Dit is een bekend probleem in de Verenigde Staten, aangezien dit een land is met zowel zeer dichtbevolkte gebieden als zeer rurale gebieden, en een vrij ongelijke administratieve indeling heeft (de staten). Dit zorgt ervoor dat onder Republikeinen al lang een theorie bestaat dat ze namens de meerderheid spreken. Er is namelijk op de electorale kaart meer rood te zien dan blauw. Maar “Land doesn’t vote, people vote”.
Hoewel dit probleem minder groot is in Nederland, is het niet afwezig. Zo wordt het frame dat de BBB een monsteroverwinning heeft gehaald, ook in vergelijking met bijvoorbeeld de gemeenschappelijke fractie van PvdA en GroenLinks, mede aangezet door een overwegend lichtgroene kaart.
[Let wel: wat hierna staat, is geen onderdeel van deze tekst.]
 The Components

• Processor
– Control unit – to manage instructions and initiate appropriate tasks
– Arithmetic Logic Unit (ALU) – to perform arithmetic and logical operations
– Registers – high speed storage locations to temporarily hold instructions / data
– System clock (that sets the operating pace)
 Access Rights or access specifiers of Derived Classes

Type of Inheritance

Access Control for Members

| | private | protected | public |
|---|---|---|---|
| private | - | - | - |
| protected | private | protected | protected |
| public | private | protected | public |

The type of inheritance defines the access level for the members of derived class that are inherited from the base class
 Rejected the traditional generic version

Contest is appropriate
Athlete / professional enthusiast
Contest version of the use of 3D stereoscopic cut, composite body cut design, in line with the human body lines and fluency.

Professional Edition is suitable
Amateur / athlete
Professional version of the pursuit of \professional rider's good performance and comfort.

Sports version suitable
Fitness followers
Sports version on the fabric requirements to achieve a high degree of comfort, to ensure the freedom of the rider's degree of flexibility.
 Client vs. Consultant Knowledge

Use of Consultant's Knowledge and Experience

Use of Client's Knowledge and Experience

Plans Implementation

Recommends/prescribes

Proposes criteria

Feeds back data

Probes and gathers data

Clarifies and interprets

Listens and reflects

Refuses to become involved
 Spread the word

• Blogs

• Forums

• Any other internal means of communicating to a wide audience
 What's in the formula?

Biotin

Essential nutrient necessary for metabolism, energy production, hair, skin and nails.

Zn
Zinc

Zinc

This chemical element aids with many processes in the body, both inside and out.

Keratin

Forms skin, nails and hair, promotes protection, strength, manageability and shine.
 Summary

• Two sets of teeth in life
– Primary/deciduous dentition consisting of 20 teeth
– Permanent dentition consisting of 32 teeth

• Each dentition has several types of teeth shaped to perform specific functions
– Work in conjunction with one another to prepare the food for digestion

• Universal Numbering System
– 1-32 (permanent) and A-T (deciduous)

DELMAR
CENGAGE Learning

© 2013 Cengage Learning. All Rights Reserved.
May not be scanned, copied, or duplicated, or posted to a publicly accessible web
De specifieke gemeentes van de grote steden hebben dan wel een andere grootste partij dan de BBB, dit valt in de visualisatie weg door de overweldigend dunbevolkte gebieden waar BBB de grootste was, ook al wonen daar veel minder mensen.
Valkuil 5: de schijn van interne homogeniteit.
Als vijfde is het belangrijk om na te denken over wat de geografische eenheid bepaalt, en om de interne verschillen binnen de eenheid te erkennen. Die interne verschillen kunnen verschillen zijn tussen verschillende sociale groepen in de samenleving, zoals bijvoorbeeld Twan Huijsmans laat zien, maar ook tussen verschillende geografische gebieden binnen de eenheid. Dit is vooral een probleem als er relatief grote eenheden worden gekozen, zoals de staten in de Verenigde Staten. Austin, een overwegend Democratische stad, wordt dan roodgekleurd met de rest van Texas, en heel grote Republikeinse gebieden in California worden blauw.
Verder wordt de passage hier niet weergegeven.